Some of the club’s players, still smarting from Saturday, feel the Lions have given in to the toxic section of their fanbase.
That club chiefs have gone from being principled on Friday – when they backed a pre-match statement insisting the knee would be taken until the New Year when an alternative would be found – to pitiful in the face of the firestorm since the shameful scenes at the weekend.
Other players fear the club has buckled under the threat of more disorder, more negative headlines and the threat of lost income.
They are right. Millwall has gone from total support for it’s stars to waving the white flag in order to prevent meltdown at the New Den on Tuesday night.
The club has checked out the message boards and the forums on which angry fans have signaled their intention to carry on booing – and panicked.

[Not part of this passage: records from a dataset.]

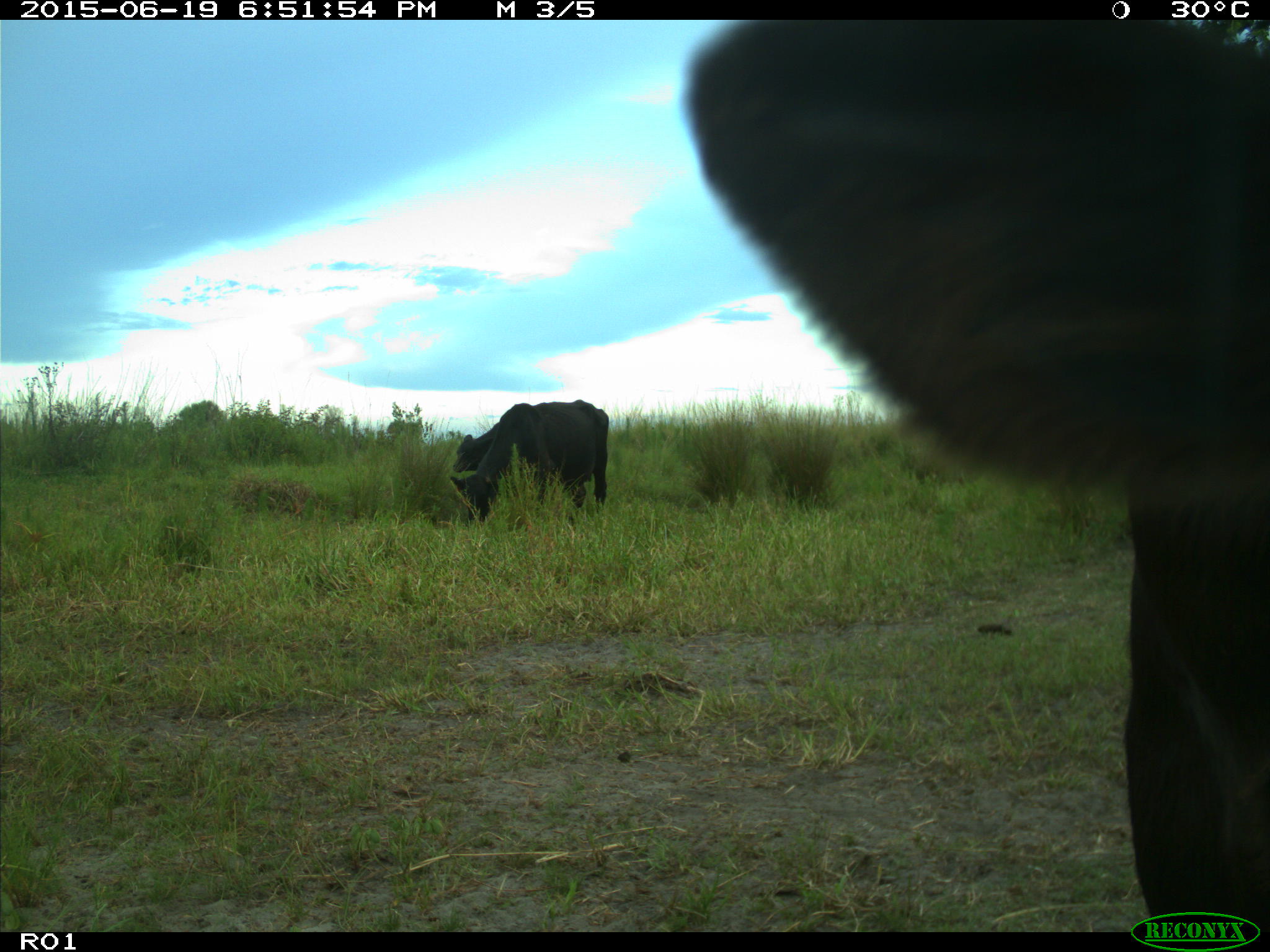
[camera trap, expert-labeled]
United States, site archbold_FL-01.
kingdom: Animalia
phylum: Chordata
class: Mammalia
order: Artiodactyla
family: Bovidae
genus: Bos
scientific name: Bos taurus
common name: domestic cow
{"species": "Bos taurus (domestic cow)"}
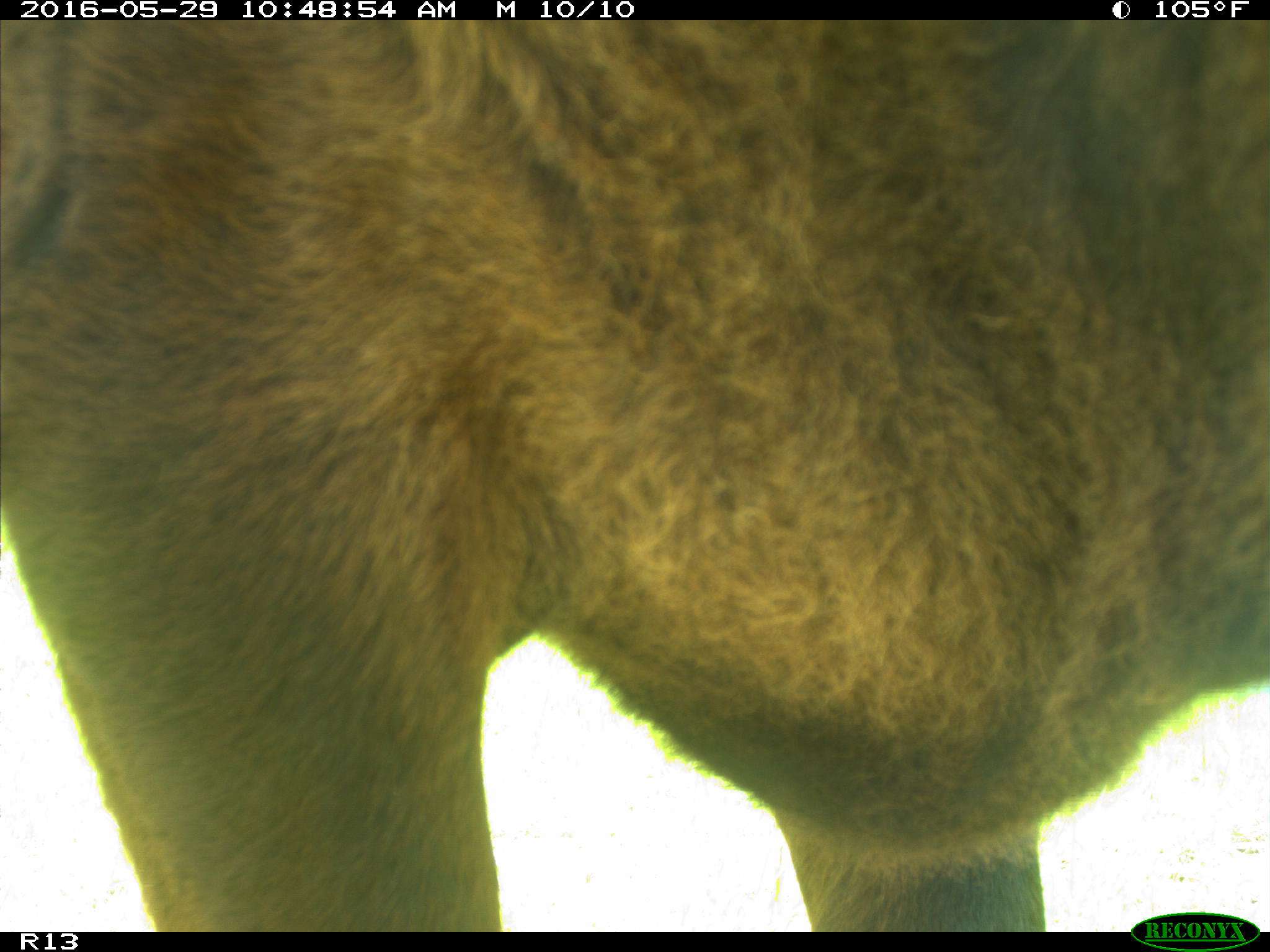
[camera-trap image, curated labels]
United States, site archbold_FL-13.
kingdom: Animalia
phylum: Chordata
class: Mammalia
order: Artiodactyla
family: Bovidae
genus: Bos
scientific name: Bos taurus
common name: domestic cow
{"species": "Bos taurus (domestic cow)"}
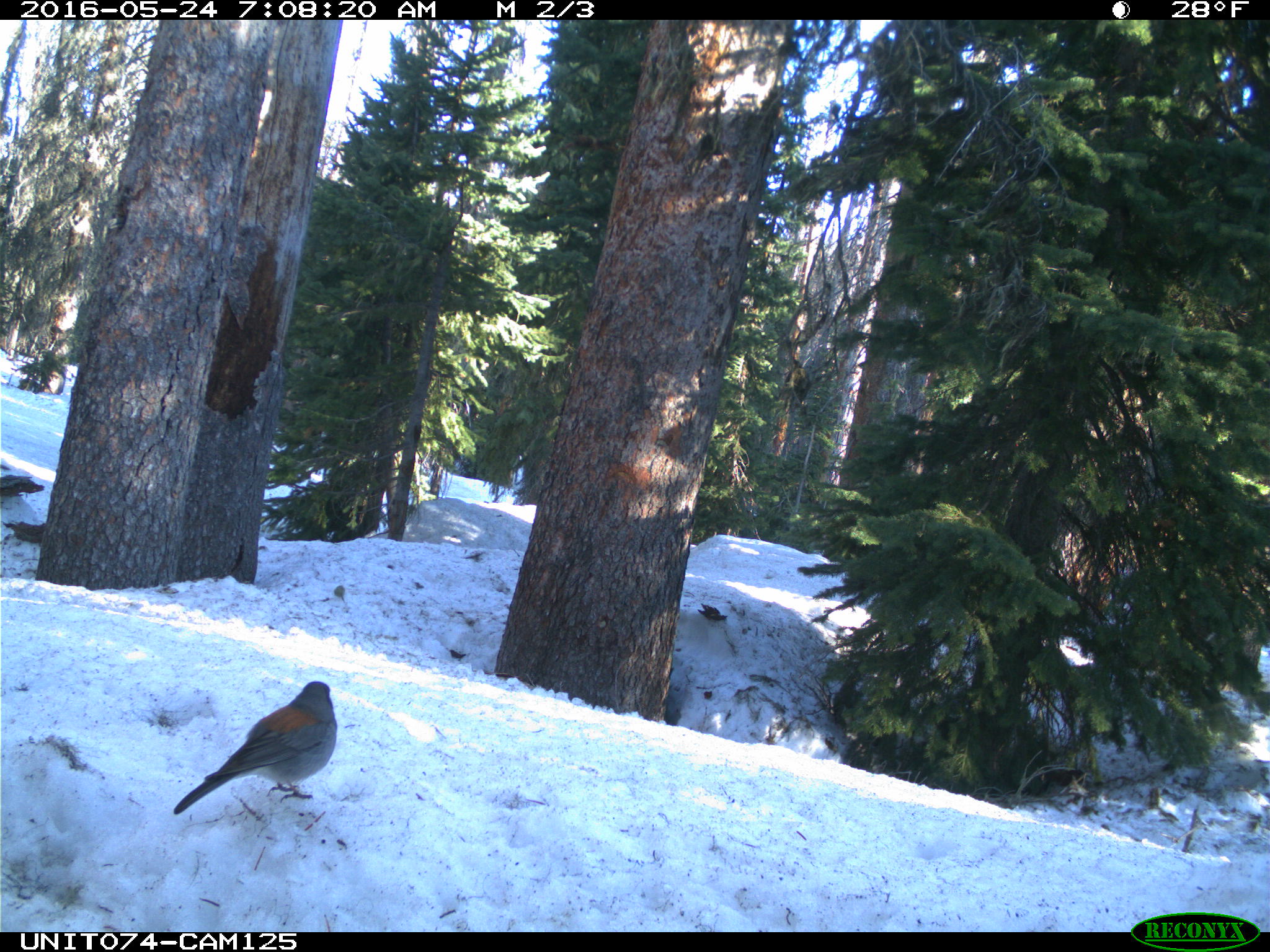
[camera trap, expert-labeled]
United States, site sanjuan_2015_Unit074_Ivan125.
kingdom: Animalia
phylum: Chordata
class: Aves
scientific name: Aves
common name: birds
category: unidentified bird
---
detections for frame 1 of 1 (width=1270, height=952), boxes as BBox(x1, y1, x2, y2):
animal: BBox(175, 682, 337, 814)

No longer can Millwall claim zero tolerance and complete solidarity with it’s players on the issue of racism. Nor can it expect to move on happily ever after following tonight’s game.
The wounds from the past 72 hours are running deep. Players and staff previously committed to the club remain unhappy that it blinked first in the face of unrepentant fans dismissive of the truism that black lives matter.
Whatever Millwall say from here on, they will be remembered as the club that buckled under the rejection of that message.
It may well pat itself on the back at it’s idea for the players to hold a banner ahead of tonight’s game. But that gesture is the club’s idea, not the players’.
The U-turn is a microcosm of the trouble with football. Standing firm on racism is all very well until it looks as though it is going to affect revenue or any given club’s image. Which is precisely why players kneel.
Millwall surrender comes in stark contrast to Colchester chairman and owner Robbie Cowling who responded to fans booing the knee last Saturday by telling them he’d refund their season ticket money rather than see them again.
It really isn’t that difficult to show leadership in the face of adversity.